FIG. 1 is a refrigeration cycle diagram of a multi-room air conditioner according to an embodiment of the present invention.

FIG. 2 is a timing chart showing an operation with respect to a time change when an indoor unit of the embodiment switches from cooling to heating.

FIG. 3 is a timing chart showing an operation with respect to a time change when the indoor unit of the embodiment switches from heating to cooling.

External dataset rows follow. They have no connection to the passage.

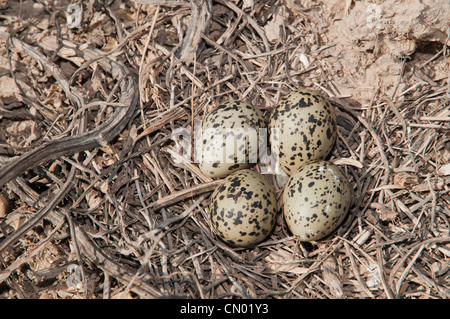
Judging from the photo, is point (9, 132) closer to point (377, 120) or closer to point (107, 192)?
point (107, 192)

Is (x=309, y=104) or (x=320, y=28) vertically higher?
(x=320, y=28)

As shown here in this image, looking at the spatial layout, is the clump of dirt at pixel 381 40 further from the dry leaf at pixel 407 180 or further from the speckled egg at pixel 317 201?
the speckled egg at pixel 317 201

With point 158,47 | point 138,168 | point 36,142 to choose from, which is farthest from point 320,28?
point 36,142

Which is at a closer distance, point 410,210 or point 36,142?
point 410,210

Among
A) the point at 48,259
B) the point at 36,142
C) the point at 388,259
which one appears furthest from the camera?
the point at 36,142

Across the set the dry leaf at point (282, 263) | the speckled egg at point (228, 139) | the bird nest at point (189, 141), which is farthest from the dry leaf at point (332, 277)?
the speckled egg at point (228, 139)

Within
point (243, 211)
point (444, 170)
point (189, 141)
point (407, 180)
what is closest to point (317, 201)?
point (243, 211)
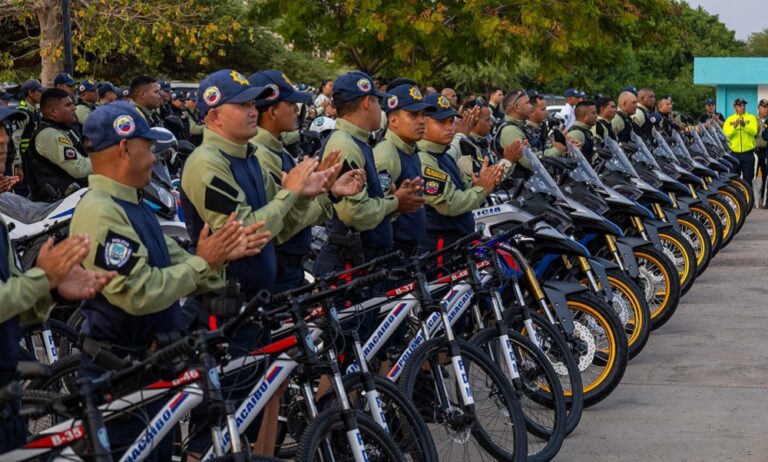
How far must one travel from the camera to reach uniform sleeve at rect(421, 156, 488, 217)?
7.52 meters

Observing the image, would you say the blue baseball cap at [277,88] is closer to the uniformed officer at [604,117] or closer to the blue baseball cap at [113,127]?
the blue baseball cap at [113,127]

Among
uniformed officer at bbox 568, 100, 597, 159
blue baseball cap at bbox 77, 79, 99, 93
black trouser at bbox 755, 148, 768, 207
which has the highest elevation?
blue baseball cap at bbox 77, 79, 99, 93

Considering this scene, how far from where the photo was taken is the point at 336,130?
22.7 ft

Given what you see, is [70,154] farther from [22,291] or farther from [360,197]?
[22,291]

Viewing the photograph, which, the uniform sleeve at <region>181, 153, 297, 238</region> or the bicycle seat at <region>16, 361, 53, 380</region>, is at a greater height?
→ the uniform sleeve at <region>181, 153, 297, 238</region>

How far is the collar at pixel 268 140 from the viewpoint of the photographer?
20.8 ft

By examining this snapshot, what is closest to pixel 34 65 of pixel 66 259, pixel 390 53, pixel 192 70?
pixel 192 70

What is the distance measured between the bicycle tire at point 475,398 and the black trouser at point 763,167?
1733cm

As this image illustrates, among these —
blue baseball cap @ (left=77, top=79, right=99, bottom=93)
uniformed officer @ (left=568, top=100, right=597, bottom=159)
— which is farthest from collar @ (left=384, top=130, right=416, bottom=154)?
blue baseball cap @ (left=77, top=79, right=99, bottom=93)

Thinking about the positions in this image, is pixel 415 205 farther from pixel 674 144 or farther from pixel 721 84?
pixel 721 84

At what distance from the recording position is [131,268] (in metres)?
4.50

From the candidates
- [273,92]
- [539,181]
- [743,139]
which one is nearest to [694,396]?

FIG. 4 is a refrigeration cycle diagram of a conventional multi-room air conditioner.

[Explanation of symbols]

 DESCRIPTION OF SYMBOLS 1 Outdoor unit 2 Compressor 3a, 3b Three-way valve 4 Outdoor heat exchanger 5 Outdoor expansion valve 7 Indoor unit 8 Indoor expansion valve 9 Indoor heat exchanger 11 High pressure side two-way valve 12 Low pressure side two-way valve 15 High pressure Gas pipe 17 Low pressure gas pipe 19 Liquid pipe 20 Outdoor fan 21 High pressure side two-way valve control means 22 Low pressure side two-way valve control means 23 Indoor side expansion valve control means 24 Outdoor side fan control means

Claims (1)

(57) [Claims] 1. An outdoor unit comprising a compressor, a three-way switching mechanism, an outdoor heat exchanger, an outdoor expansion valve and an outdoor fan, and a plurality of indoor units comprising an indoor expansion valve and an indoor heat exchanger are supplied with high pressure. Connected in parallel via gas pipe, low pressure gas pipe and liquid pipe,
One of the indoor heat exchangers is switchably connected to the high-pressure gas pipe or the low-pressure gas pipe by opening and closing a high-pressure two-way valve and a low-pressure side two-way valve, and the other one of the indoor-side heat exchanger is Connected to the liquid pipe via an indoor expansion valve, the high pressure side two-way valve is opened after a certain time after the low pressure side two-way valve is closed, or after a certain time after the high pressure side two-way valve is closed. Indoor-side expansion which has a two-way valve control means for opening the low-pressure side two-way valve and fully closes the indoor-side expansion valve during a period from the closing of one two-way valve to the opening of the other two-way valve; Valve control means and the outdoor fan performs a strong wind operation from the closing of the low-pressure side two-way valve to the opening of the high-pressure side two-way valve during the cooling operation or the cooling main operation, and the high-pressure side two-way during the cooling operation or the cooling main operation. The outdoor side from the closing of the valve to the opening of the low-pressure side two-way valve And stopping the outdoor fan from the closing of the low-pressure side two-way valve to the opening of the high-pressure side two-way valve during the heating operation or the heating main operation. A multi-room air conditioner having stop outdoor fan control means for operating the outdoor fan in a strong wind from the closing of the direction valve to the opening of the low-pressure side two-way valve.